9:02 If you think about it though to demo s best practice tutorial having prints before return 0 would not make sense iterating through the process unless you exit successfully since the printf WOULD technically error but being beings of habit just assume the exit success will be included in the end of the guide. Also doesn't Hello World chronologically not make sense since it was the one of the pair who wrote C to first use Hello World in the meme setting. If this true I would assume assembly predates C since Compiler. These are all just assumptions.

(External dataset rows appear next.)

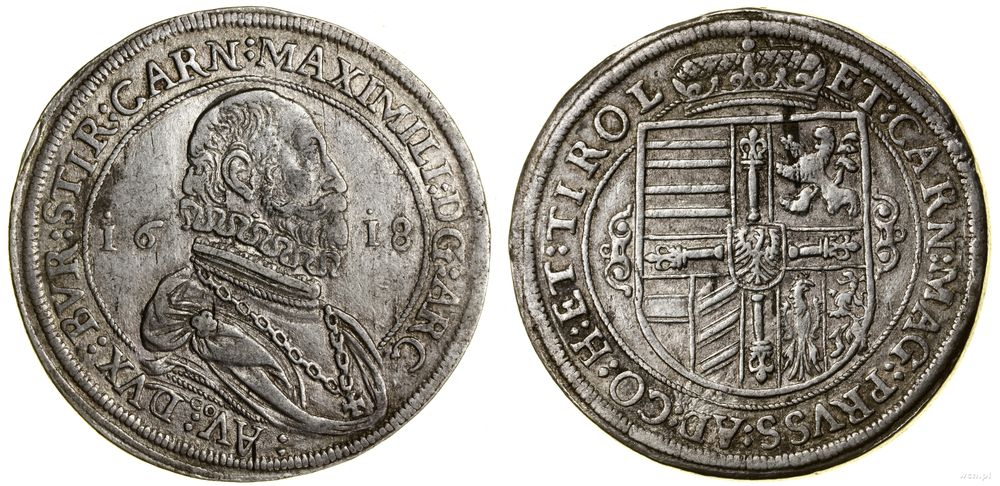 Austria, talar, 1618
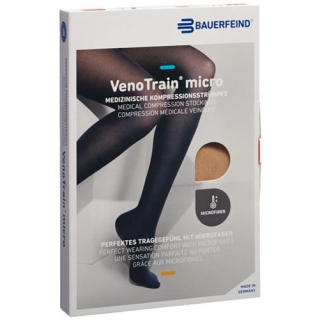 VenoTrain MICRO A-G KKL2 normal S / long open toe cream adhesive tape tufts 1 pair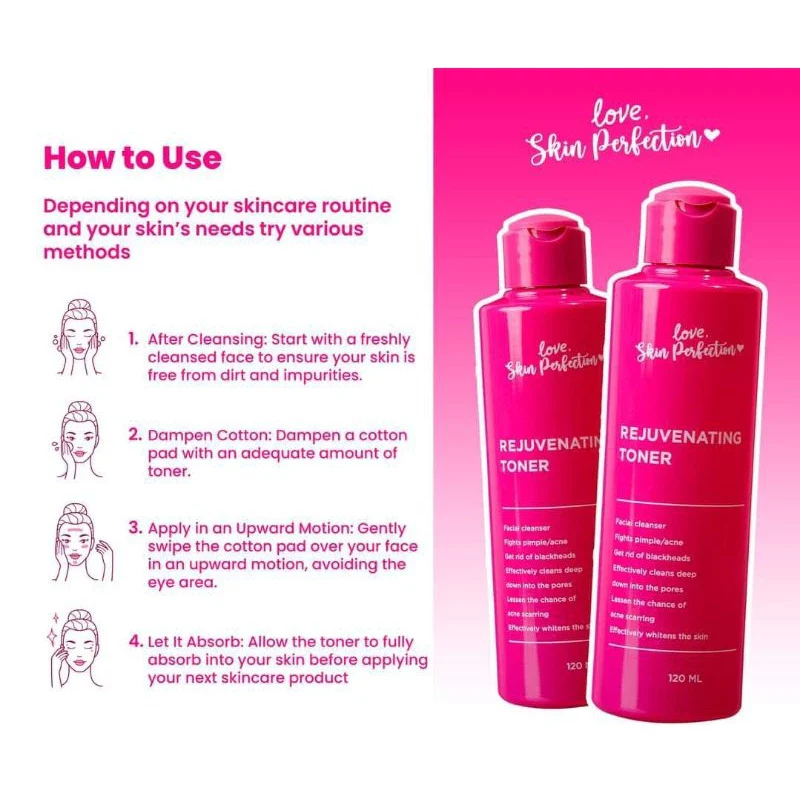 Love Skin Perfection Rejuvenating Toner - 120ml - Image 8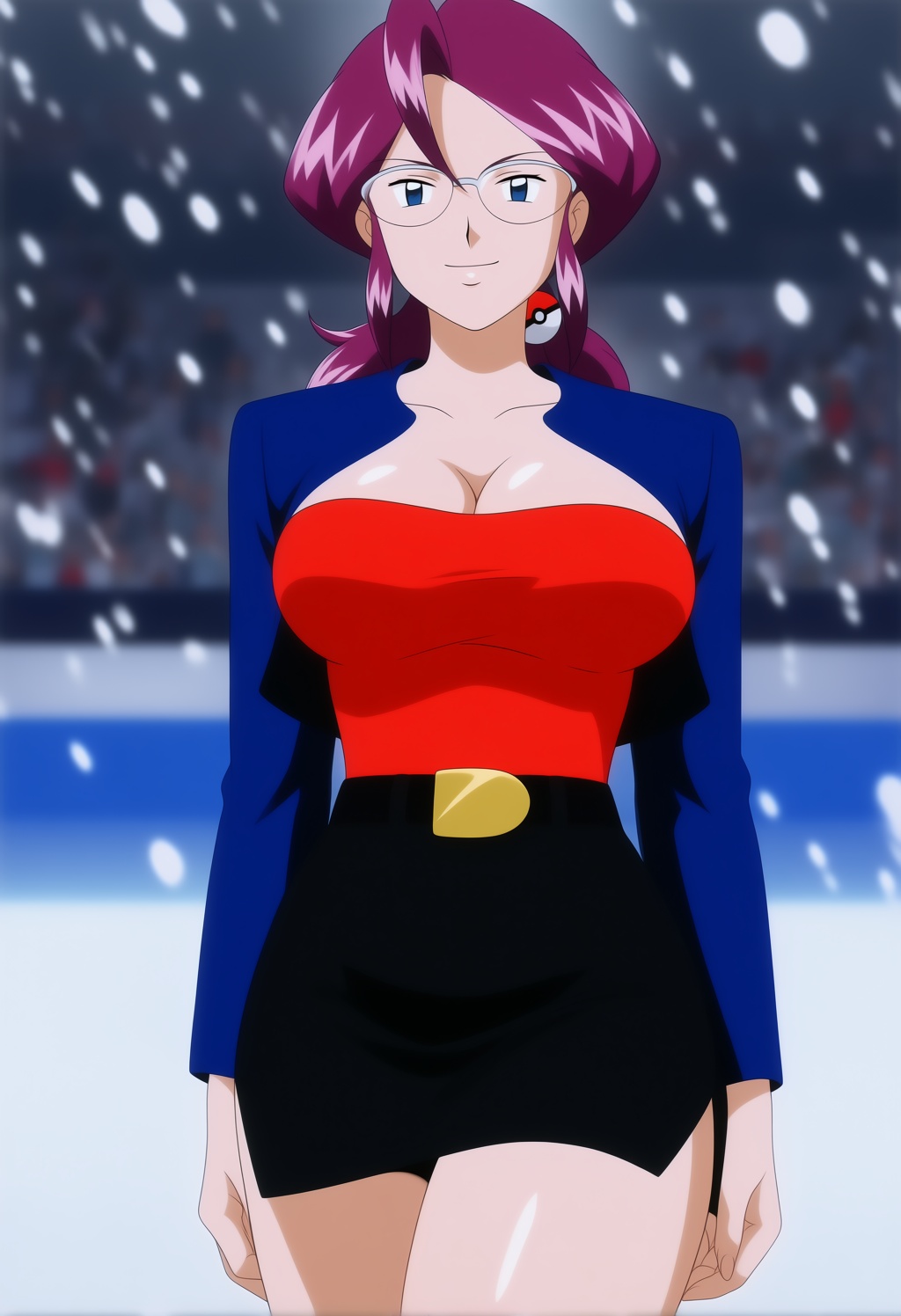 loreleipkm,  1girl,  purple hair on Tensor.Art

I know this is a one year old video and this may be a stupid question, but can anyone tell me why I could not just use a Raspberry Pi 4 for this. The Pi is a native ARM after all and it runs Linux and even has the "as" command built in?

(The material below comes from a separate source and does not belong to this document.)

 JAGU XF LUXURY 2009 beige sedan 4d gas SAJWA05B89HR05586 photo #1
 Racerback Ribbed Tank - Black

If Robin over at 8 Bit Show and Tell was more photogenic he'd probably use this format, instead we're forced to stare at an ugly Commodore 64 or Vic, not exactly beautiful Risc OS v5.30 or Laurie's lovely retro Mac OS. This version of Mac OS has always been a favorite of mine, I particularky like the 'start menu' at the bottom of the screen, similar to NeXT OS. 😎 🖋
if you get an error :cannot execute binary file: Exec format install do sudo apt install -y qemu-user-static binfmt-support sudo dpkg --add-architecture amd64 sudo apt update sudo apt install libc6:amd64
I have a gambas3 ide for arm available. No gdb yet. In /use/bin you wll find the abi-as linked to as. In 64b this is the same so I'm soft-linked to as7 for 32b leaving as for 64b. Also, align 4 all .data's or bus error, and add .arch arm7-a before code and data.🤒🙏🥰
Вам не обязательно использовать Azure для работы с ARM-кодом. Если у вас Linux-x86(-64) вы можете работать с ARM-кодом прямо из терминала. Для этого необходимо установить binutils для соответствующих архитектур. ru-vid.com/video/%D0%B2%D0%B8%D0%B4%D0%B5%D0%BE-Wk4o7OjXmEw.html - не сочтите за рекламу. В том видео веду подготовительную часть по работе с ассемблером GAS и описываю необходимые инструменты для работы. Так же есть продолжение в других видео, но не для новичков, точнее не для совсем новичков.

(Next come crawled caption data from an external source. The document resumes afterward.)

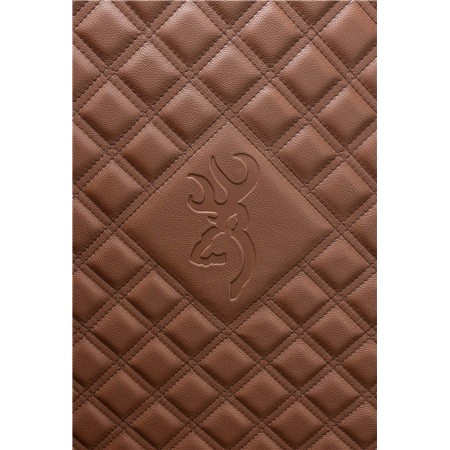 ARMOIRE FORTE BROWNING CUIR ET BOIS 14 ARMES HERITAGE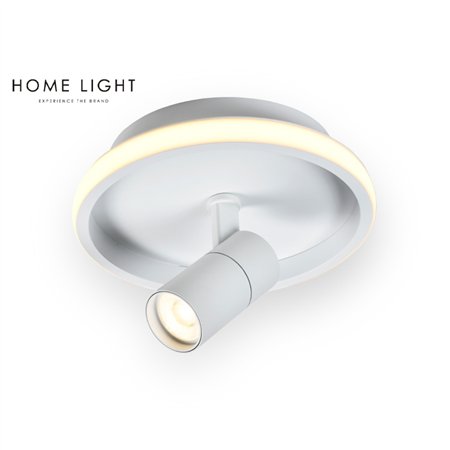 Plafonska LED svetiljka sa spot reflektorom.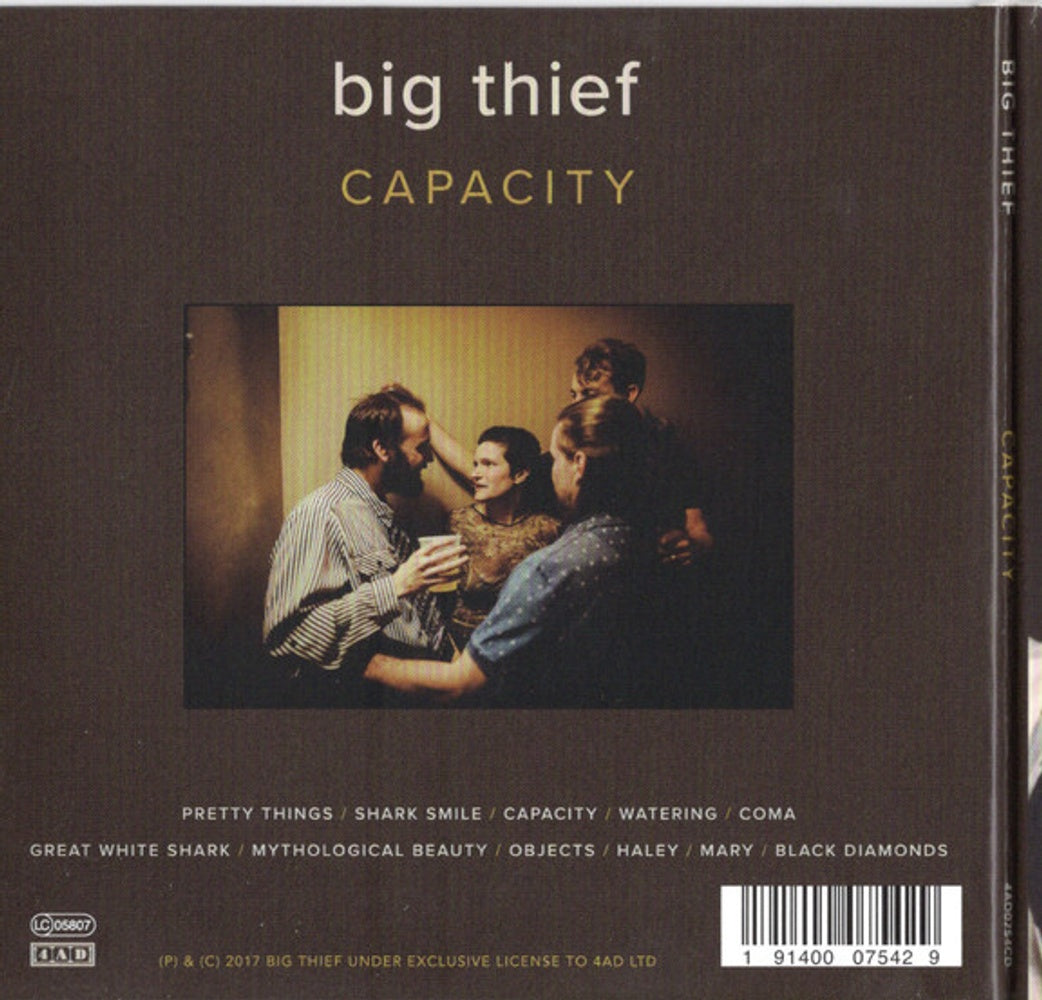 Big Thief – Capacity – Back Cover – Relix – 1042x1000px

Do you really look at the keyboard as you type yet appear this experienced and knowledgable? I think you communicate stylistically more than most so probably a comm effect more than true inexperience lol
Eeeooowwww! ... You're recommending that we pay for microsoft's azure?? Why not use an ARM development board, for example one of the STM32 Nucleo boards, or even a cheaper Bluepill or Blackpill STM32 based boards for a couple of bucks from China? Writing assembly on these is loads of fun, and being hardware, your code can actually do 'hardware' type stuff, (blink LEDs etc.), which is kind of the point to assembly anyway.
@@shulogou4234 Thank you, first time I've seen this one. Looks pretty cool though, so I'll have to take it for a spin later. Actually I'm probably more interested in Risc-V these days, but I see they also have some for support it.